### Exercise prompt
Restate word for word the entries below, starting with the line with "boy cake smash" and continuing through the line with "A ballot box". Include both of those lines and no others.

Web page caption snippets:
==============================

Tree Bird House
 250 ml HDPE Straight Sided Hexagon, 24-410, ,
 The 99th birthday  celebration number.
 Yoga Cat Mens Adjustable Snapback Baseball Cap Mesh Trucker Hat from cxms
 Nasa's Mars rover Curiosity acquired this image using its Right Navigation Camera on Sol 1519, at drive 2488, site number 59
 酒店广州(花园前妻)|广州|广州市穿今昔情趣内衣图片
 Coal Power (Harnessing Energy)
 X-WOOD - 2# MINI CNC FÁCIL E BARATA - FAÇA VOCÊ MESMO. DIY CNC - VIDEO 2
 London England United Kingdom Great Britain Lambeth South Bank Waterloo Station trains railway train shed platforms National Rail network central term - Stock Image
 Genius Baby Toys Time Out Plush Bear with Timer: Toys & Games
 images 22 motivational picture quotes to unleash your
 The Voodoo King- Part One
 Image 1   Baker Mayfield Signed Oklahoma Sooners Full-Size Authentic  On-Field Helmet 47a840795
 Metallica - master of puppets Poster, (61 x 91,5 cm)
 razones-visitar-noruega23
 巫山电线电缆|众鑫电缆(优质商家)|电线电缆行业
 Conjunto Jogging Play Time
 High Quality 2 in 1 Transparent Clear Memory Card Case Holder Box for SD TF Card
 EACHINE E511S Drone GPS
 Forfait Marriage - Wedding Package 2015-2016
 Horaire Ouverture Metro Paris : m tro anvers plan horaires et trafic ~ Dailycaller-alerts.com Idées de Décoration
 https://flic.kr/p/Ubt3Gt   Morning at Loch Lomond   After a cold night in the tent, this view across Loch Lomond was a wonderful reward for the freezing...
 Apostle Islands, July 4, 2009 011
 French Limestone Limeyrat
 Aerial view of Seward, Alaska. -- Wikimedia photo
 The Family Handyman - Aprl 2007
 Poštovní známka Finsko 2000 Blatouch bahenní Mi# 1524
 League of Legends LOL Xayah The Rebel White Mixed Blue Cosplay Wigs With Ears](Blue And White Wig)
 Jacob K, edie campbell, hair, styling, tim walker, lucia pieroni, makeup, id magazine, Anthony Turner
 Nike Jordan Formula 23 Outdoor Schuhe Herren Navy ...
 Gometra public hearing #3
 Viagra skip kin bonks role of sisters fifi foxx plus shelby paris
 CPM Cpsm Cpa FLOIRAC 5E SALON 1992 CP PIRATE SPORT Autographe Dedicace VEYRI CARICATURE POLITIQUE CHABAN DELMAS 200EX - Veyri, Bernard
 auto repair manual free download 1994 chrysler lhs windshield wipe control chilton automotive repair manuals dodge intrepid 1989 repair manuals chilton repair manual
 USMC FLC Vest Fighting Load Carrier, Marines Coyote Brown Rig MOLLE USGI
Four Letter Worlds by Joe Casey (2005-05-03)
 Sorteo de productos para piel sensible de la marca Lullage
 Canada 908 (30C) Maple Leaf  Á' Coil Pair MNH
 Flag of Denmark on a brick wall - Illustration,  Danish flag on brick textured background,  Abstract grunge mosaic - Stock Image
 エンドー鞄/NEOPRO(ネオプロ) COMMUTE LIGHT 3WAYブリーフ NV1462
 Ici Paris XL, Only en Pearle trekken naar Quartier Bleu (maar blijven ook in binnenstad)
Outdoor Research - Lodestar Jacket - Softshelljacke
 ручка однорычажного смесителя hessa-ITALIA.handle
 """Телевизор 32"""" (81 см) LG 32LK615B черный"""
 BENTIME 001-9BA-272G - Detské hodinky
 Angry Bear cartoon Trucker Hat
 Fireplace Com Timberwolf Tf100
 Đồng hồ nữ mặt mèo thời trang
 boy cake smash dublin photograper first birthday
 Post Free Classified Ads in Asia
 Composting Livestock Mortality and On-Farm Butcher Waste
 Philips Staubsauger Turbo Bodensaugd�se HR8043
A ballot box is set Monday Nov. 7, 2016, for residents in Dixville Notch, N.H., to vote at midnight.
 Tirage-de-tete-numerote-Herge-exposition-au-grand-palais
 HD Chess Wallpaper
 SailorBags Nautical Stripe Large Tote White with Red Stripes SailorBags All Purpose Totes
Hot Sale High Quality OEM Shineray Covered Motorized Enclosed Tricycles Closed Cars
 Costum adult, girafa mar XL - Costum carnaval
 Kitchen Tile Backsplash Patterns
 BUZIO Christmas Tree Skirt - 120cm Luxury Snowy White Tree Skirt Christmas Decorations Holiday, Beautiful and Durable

==============================

### Final answer
 boy cake smash dublin photograper first birthday
 Post Free Classified Ads in Asia
 Composting Livestock Mortality and On-Farm Butcher Waste
 Philips Staubsauger Turbo Bodensaugd�se HR8043
A ballot box is set Monday Nov. 7, 2016, for residents in Dixville Notch, N.H., to vote at midnight.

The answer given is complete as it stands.